RPresto is a DBI-based adapter for the open source distributed SQL query engine Presto for running interactive analytic queries.
RPresto is both on CRAN and github.
For the CRAN version, you can use
install.packages("RPresto")
You can install the development version of RPresto from GitHub with:
# install.packages("devtools")
devtools::install_github("prestodb/RPresto")
The following examples assume that you have a in-memory Presto server set up locally. It’s the simplest server which stores all data and metadata in RAM on workers and both are discarded when Presto restarts. If you don’t have one set up, please refer to the memory connector documentation.

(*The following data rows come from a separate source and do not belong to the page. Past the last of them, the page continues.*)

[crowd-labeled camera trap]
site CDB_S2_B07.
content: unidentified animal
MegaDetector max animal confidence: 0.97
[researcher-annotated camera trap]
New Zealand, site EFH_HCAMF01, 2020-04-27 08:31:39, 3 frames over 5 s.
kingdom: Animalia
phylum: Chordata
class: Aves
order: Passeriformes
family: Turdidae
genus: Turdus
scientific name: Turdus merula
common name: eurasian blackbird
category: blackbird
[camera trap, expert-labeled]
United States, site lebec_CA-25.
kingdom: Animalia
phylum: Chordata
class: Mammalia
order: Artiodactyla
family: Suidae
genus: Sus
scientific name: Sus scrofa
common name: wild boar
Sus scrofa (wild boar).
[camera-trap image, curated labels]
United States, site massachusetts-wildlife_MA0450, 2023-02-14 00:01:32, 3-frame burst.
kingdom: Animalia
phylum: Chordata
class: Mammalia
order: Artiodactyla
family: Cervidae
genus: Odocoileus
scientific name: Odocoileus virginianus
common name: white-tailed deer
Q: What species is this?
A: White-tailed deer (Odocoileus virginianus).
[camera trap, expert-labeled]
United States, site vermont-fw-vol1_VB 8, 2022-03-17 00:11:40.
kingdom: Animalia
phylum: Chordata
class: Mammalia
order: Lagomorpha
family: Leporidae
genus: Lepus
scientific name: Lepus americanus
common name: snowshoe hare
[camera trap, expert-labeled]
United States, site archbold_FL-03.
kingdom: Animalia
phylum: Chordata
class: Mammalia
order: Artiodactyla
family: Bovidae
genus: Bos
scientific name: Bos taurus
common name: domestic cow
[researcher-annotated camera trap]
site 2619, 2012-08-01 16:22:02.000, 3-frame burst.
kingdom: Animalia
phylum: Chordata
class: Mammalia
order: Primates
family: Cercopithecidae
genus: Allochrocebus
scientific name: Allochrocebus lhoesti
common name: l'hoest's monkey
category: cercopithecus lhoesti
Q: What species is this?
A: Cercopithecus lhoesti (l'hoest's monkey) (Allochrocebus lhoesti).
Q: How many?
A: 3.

# Load libaries and connect to Presto
library(RPresto)
library(DBI)
con <- DBI::dbConnect(
drv = RPresto::Presto(),
host = "http://localhost",
port = 8080,
user = Sys.getenv("USER"),
catalog = "memory",
schema = "default"
)
There are two levels of APIs: DBI
and dplyr
.
The easiest and most flexible way of executing a SELECT
query is using
a dbGetQuery()
call. It
returns the query result in a tibble
.
DBI::dbGetQuery(con, "SELECT CAST(3.14 AS DOUBLE) AS pi")
#> # A tibble: 1 × 1
#> pi
#> <dbl>
#> 1 3.14
dbWriteTable()
can be
used to write a small data frame into a Presto table.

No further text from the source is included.